● Listed entries
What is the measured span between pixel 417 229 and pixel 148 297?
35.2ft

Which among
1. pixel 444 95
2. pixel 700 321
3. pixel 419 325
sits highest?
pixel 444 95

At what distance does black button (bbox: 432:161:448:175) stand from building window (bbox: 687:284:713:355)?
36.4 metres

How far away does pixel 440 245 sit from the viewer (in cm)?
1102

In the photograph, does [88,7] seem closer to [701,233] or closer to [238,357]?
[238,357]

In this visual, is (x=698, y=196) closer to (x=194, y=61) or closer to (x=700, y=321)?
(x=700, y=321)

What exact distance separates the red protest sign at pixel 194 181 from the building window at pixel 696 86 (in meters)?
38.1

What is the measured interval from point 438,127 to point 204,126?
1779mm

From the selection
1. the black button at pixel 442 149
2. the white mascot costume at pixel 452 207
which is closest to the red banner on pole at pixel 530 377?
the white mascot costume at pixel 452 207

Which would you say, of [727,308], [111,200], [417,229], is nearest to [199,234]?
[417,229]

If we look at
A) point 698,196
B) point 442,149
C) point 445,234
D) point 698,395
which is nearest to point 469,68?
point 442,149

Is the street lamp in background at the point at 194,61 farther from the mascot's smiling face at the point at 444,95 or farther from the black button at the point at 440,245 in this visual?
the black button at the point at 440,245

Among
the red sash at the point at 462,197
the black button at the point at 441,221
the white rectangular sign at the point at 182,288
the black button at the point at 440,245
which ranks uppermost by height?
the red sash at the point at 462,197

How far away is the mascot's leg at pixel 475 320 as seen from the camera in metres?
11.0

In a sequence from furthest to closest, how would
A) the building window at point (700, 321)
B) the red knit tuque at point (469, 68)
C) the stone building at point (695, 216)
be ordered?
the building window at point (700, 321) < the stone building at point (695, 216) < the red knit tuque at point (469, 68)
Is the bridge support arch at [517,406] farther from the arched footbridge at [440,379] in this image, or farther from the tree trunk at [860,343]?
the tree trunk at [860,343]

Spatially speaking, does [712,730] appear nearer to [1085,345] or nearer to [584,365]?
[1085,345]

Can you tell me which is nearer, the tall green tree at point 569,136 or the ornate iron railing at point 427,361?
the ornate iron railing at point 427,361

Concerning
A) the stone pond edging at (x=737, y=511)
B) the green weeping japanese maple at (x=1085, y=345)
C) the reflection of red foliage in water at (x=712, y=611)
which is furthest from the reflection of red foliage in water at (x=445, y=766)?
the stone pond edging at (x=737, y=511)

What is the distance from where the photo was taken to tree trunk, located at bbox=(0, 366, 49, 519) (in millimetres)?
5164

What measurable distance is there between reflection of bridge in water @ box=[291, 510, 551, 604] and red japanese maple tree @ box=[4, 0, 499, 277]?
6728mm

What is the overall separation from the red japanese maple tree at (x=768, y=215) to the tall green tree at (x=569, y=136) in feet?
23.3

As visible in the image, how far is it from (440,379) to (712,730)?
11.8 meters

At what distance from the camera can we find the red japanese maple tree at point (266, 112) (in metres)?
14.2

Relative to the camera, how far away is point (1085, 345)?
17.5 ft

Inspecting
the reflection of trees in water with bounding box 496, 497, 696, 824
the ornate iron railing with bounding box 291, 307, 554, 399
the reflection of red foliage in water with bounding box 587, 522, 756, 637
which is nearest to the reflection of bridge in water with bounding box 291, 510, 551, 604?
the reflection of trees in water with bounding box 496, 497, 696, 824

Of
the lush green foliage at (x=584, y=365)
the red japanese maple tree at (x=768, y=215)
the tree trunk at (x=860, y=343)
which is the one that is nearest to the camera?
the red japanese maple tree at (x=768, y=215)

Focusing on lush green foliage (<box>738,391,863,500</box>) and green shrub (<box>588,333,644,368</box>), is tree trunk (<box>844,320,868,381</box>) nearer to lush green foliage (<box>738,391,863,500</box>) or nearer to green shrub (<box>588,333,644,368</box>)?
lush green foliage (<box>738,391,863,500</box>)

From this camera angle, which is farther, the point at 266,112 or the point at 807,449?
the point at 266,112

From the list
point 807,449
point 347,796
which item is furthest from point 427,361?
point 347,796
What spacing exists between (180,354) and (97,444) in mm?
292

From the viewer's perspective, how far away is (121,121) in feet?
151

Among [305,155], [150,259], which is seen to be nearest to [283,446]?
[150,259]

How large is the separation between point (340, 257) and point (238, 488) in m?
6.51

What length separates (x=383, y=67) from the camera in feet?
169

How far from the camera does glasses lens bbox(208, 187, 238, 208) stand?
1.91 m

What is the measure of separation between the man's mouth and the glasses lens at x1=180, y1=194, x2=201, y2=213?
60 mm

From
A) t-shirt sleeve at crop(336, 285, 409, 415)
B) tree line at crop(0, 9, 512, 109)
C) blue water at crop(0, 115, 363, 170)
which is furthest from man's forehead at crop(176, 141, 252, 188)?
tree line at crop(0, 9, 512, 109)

● Required task
Copy out every one of the entries above word for word, keeping each line as it appears.

● Exercise solution
What is the measured span between pixel 417 229 and pixel 148 297?
35.2ft

Which among
1. pixel 444 95
2. pixel 700 321
3. pixel 419 325
sits highest?
pixel 444 95

At what distance does black button (bbox: 432:161:448:175) stand from building window (bbox: 687:284:713:355)?
36.4 metres

How far away does pixel 440 245 sit from the viewer (in cm)?
1102

In the photograph, does [88,7] seem closer to [701,233] or closer to [238,357]?
[238,357]

In this visual, is (x=698, y=196) closer to (x=194, y=61) or closer to (x=700, y=321)?
(x=700, y=321)

What exact distance separates the red protest sign at pixel 194 181 from the building window at pixel 696 86 (in meters)?
38.1

What is the measured interval from point 438,127 to point 204,126?
1779mm

From the selection
1. the black button at pixel 442 149
2. the white mascot costume at pixel 452 207
which is closest to the red banner on pole at pixel 530 377?
the white mascot costume at pixel 452 207

Which would you say, of [727,308], [111,200], [417,229], is nearest to [199,234]?
[417,229]

If we look at
A) point 698,196
B) point 442,149
C) point 445,234
D) point 698,395
which is nearest to point 469,68?
point 442,149

Is the street lamp in background at the point at 194,61 farther from the mascot's smiling face at the point at 444,95 or farther from the black button at the point at 440,245 in this visual?
the black button at the point at 440,245

Among
the red sash at the point at 462,197
the black button at the point at 441,221
the white rectangular sign at the point at 182,288
the black button at the point at 440,245
which ranks uppermost by height?
the red sash at the point at 462,197

How far away is the mascot's leg at pixel 475 320 as seen from the camera in metres?
11.0

In a sequence from furthest to closest, how would
A) the building window at point (700, 321)
B) the red knit tuque at point (469, 68)
C) the stone building at point (695, 216)
be ordered?
the building window at point (700, 321) < the stone building at point (695, 216) < the red knit tuque at point (469, 68)
Is the bridge support arch at [517,406] farther from the arched footbridge at [440,379] in this image, or farther from the tree trunk at [860,343]?
the tree trunk at [860,343]

Spatially speaking, does [712,730] appear nearer to [1085,345] or nearer to [584,365]?
[1085,345]

Can you tell me which is nearer, the tall green tree at point 569,136 or the ornate iron railing at point 427,361?
the ornate iron railing at point 427,361

Concerning
A) the stone pond edging at (x=737, y=511)
B) the green weeping japanese maple at (x=1085, y=345)
C) the reflection of red foliage in water at (x=712, y=611)
which is furthest from the reflection of red foliage in water at (x=445, y=766)?
the stone pond edging at (x=737, y=511)

What is the distance from where the photo was taken to tree trunk, located at bbox=(0, 366, 49, 519) (in millimetres)?
5164

What measurable distance is there between reflection of bridge in water @ box=[291, 510, 551, 604] and red japanese maple tree @ box=[4, 0, 499, 277]?
6728mm

What is the overall separation from the red japanese maple tree at (x=768, y=215) to the tall green tree at (x=569, y=136) in feet?
23.3

As visible in the image, how far is it from (440,379) to (712,730)?
11.8 meters

At what distance from the camera can we find the red japanese maple tree at point (266, 112) (in metres)?
14.2

Relative to the camera, how far away is point (1085, 345)?
17.5 ft

Inspecting
the reflection of trees in water with bounding box 496, 497, 696, 824
the ornate iron railing with bounding box 291, 307, 554, 399
the reflection of red foliage in water with bounding box 587, 522, 756, 637
which is nearest to the reflection of bridge in water with bounding box 291, 510, 551, 604?
the reflection of trees in water with bounding box 496, 497, 696, 824

Of
the lush green foliage at (x=584, y=365)
the red japanese maple tree at (x=768, y=215)
the tree trunk at (x=860, y=343)
which is the one that is nearest to the camera?
the red japanese maple tree at (x=768, y=215)

Focusing on lush green foliage (<box>738,391,863,500</box>) and green shrub (<box>588,333,644,368</box>), is tree trunk (<box>844,320,868,381</box>) nearer to lush green foliage (<box>738,391,863,500</box>) or nearer to green shrub (<box>588,333,644,368</box>)?
lush green foliage (<box>738,391,863,500</box>)

From this camera angle, which is farther, the point at 266,112 or the point at 807,449?
the point at 266,112

From the list
point 807,449
point 347,796
which item is furthest from point 427,361?
point 347,796
What spacing exists between (180,354) and (97,444) in mm?
292

From the viewer's perspective, how far away is (121,121) in feet?
151

Among [305,155], [150,259], which is seen to be nearest to [283,446]?
[150,259]

How large is the separation between point (340, 257) and point (238, 488) in m?
6.51

What length separates (x=383, y=67) from the camera in feet?
169

How far from the camera does glasses lens bbox(208, 187, 238, 208) stand?
1.91 m

What is the measure of separation between the man's mouth and the glasses lens at x1=180, y1=194, x2=201, y2=213?
60 mm

From
A) t-shirt sleeve at crop(336, 285, 409, 415)
B) tree line at crop(0, 9, 512, 109)
C) blue water at crop(0, 115, 363, 170)
which is furthest from man's forehead at crop(176, 141, 252, 188)?
tree line at crop(0, 9, 512, 109)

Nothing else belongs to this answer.